** DATASET EXCERPTS follows **

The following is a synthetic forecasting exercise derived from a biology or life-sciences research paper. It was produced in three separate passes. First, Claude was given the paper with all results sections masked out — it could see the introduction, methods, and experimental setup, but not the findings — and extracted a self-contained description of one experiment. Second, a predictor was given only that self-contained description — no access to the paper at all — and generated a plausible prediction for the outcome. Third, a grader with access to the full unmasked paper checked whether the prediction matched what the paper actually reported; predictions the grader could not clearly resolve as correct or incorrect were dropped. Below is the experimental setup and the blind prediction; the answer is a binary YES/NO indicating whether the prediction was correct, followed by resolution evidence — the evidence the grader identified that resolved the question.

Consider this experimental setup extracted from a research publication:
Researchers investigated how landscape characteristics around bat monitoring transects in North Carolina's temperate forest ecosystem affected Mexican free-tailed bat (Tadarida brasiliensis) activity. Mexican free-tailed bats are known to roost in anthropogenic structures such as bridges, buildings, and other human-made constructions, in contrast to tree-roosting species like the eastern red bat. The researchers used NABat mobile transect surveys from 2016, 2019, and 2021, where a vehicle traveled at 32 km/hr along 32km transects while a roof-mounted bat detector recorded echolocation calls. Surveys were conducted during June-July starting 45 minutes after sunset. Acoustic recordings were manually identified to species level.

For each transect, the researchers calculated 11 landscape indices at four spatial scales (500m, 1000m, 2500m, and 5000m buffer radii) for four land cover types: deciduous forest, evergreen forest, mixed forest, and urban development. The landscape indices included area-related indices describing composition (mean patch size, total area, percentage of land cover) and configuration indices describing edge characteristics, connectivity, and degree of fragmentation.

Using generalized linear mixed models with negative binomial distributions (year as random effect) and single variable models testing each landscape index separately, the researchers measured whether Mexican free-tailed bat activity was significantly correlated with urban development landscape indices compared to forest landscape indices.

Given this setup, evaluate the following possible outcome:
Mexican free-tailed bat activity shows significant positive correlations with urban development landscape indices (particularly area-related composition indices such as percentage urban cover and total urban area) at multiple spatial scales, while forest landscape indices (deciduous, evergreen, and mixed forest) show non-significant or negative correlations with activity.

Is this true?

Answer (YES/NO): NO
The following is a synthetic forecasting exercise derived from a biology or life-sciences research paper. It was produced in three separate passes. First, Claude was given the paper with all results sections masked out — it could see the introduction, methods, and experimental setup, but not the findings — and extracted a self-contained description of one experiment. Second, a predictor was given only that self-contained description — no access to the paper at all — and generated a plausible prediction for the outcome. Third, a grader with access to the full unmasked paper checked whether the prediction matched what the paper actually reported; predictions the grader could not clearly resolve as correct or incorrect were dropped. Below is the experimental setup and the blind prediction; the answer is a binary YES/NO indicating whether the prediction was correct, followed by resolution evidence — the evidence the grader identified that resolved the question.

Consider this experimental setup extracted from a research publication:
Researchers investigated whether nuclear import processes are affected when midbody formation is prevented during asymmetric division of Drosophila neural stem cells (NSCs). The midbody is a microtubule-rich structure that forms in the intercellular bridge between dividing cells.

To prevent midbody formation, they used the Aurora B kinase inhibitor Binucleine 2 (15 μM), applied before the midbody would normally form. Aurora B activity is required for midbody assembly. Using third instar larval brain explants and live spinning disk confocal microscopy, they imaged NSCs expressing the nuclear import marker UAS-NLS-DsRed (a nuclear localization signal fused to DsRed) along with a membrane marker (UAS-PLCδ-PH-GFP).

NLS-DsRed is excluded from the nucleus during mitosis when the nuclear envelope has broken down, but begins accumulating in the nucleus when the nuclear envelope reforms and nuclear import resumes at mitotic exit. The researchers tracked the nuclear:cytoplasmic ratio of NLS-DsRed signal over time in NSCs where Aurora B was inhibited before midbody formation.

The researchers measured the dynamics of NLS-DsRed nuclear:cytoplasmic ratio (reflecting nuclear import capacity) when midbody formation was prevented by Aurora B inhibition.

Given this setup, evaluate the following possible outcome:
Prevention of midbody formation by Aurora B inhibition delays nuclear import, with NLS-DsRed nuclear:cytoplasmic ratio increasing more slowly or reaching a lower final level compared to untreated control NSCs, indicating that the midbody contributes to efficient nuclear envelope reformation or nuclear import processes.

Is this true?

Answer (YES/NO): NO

** End of DATASET EXCERPTS **

**THE PROBLEM:** All entries above should be duplicated exactly, none omitted.

**RESPONSE:**
The following is a synthetic forecasting exercise derived from a biology or life-sciences research paper. It was produced in three separate passes. First, Claude was given the paper with all results sections masked out — it could see the introduction, methods, and experimental setup, but not the findings — and extracted a self-contained description of one experiment. Second, a predictor was given only that self-contained description — no access to the paper at all — and generated a plausible prediction for the outcome. Third, a grader with access to the full unmasked paper checked whether the prediction matched what the paper actually reported; predictions the grader could not clearly resolve as correct or incorrect were dropped. Below is the experimental setup and the blind prediction; the answer is a binary YES/NO indicating whether the prediction was correct, followed by resolution evidence — the evidence the grader identified that resolved the question.

Consider this experimental setup extracted from a research publication:
Researchers investigated how landscape characteristics around bat monitoring transects in North Carolina's temperate forest ecosystem affected Mexican free-tailed bat (Tadarida brasiliensis) activity. Mexican free-tailed bats are known to roost in anthropogenic structures such as bridges, buildings, and other human-made constructions, in contrast to tree-roosting species like the eastern red bat. The researchers used NABat mobile transect surveys from 2016, 2019, and 2021, where a vehicle traveled at 32 km/hr along 32km transects while a roof-mounted bat detector recorded echolocation calls. Surveys were conducted during June-July starting 45 minutes after sunset. Acoustic recordings were manually identified to species level.

For each transect, the researchers calculated 11 landscape indices at four spatial scales (500m, 1000m, 2500m, and 5000m buffer radii) for four land cover types: deciduous forest, evergreen forest, mixed forest, and urban development. The landscape indices included area-related indices describing composition (mean patch size, total area, percentage of land cover) and configuration indices describing edge characteristics, connectivity, and degree of fragmentation.

Using generalized linear mixed models with negative binomial distributions (year as random effect) and single variable models testing each landscape index separately, the researchers measured whether Mexican free-tailed bat activity was significantly correlated with urban development landscape indices compared to forest landscape indices.

Given this setup, evaluate the following possible outcome:
Mexican free-tailed bat activity shows significant positive correlations with urban development landscape indices (particularly area-related composition indices such as percentage urban cover and total urban area) at multiple spatial scales, while forest landscape indices (deciduous, evergreen, and mixed forest) show non-significant or negative correlations with activity.

Is this true?

Answer (YES/NO): NO
The following is a synthetic forecasting exercise derived from a biology or life-sciences research paper. It was produced in three separate passes. First, Claude was given the paper with all results sections masked out — it could see the introduction, methods, and experimental setup, but not the findings — and extracted a self-contained description of one experiment. Second, a predictor was given only that self-contained description — no access to the paper at all — and generated a plausible prediction for the outcome. Third, a grader with access to the full unmasked paper checked whether the prediction matched what the paper actually reported; predictions the grader could not clearly resolve as correct or incorrect were dropped. Below is the experimental setup and the blind prediction; the answer is a binary YES/NO indicating whether the prediction was correct, followed by resolution evidence — the evidence the grader identified that resolved the question.

Consider this experimental setup extracted from a research publication:
Researchers investigated whether nuclear import processes are affected when midbody formation is prevented during asymmetric division of Drosophila neural stem cells (NSCs). The midbody is a microtubule-rich structure that forms in the intercellular bridge between dividing cells.

To prevent midbody formation, they used the Aurora B kinase inhibitor Binucleine 2 (15 μM), applied before the midbody would normally form. Aurora B activity is required for midbody assembly. Using third instar larval brain explants and live spinning disk confocal microscopy, they imaged NSCs expressing the nuclear import marker UAS-NLS-DsRed (a nuclear localization signal fused to DsRed) along with a membrane marker (UAS-PLCδ-PH-GFP).

NLS-DsRed is excluded from the nucleus during mitosis when the nuclear envelope has broken down, but begins accumulating in the nucleus when the nuclear envelope reforms and nuclear import resumes at mitotic exit. The researchers tracked the nuclear:cytoplasmic ratio of NLS-DsRed signal over time in NSCs where Aurora B was inhibited before midbody formation.

The researchers measured the dynamics of NLS-DsRed nuclear:cytoplasmic ratio (reflecting nuclear import capacity) when midbody formation was prevented by Aurora B inhibition.

Given this setup, evaluate the following possible outcome:
Prevention of midbody formation by Aurora B inhibition delays nuclear import, with NLS-DsRed nuclear:cytoplasmic ratio increasing more slowly or reaching a lower final level compared to untreated control NSCs, indicating that the midbody contributes to efficient nuclear envelope reformation or nuclear import processes.

Is this true?

Answer (YES/NO): NO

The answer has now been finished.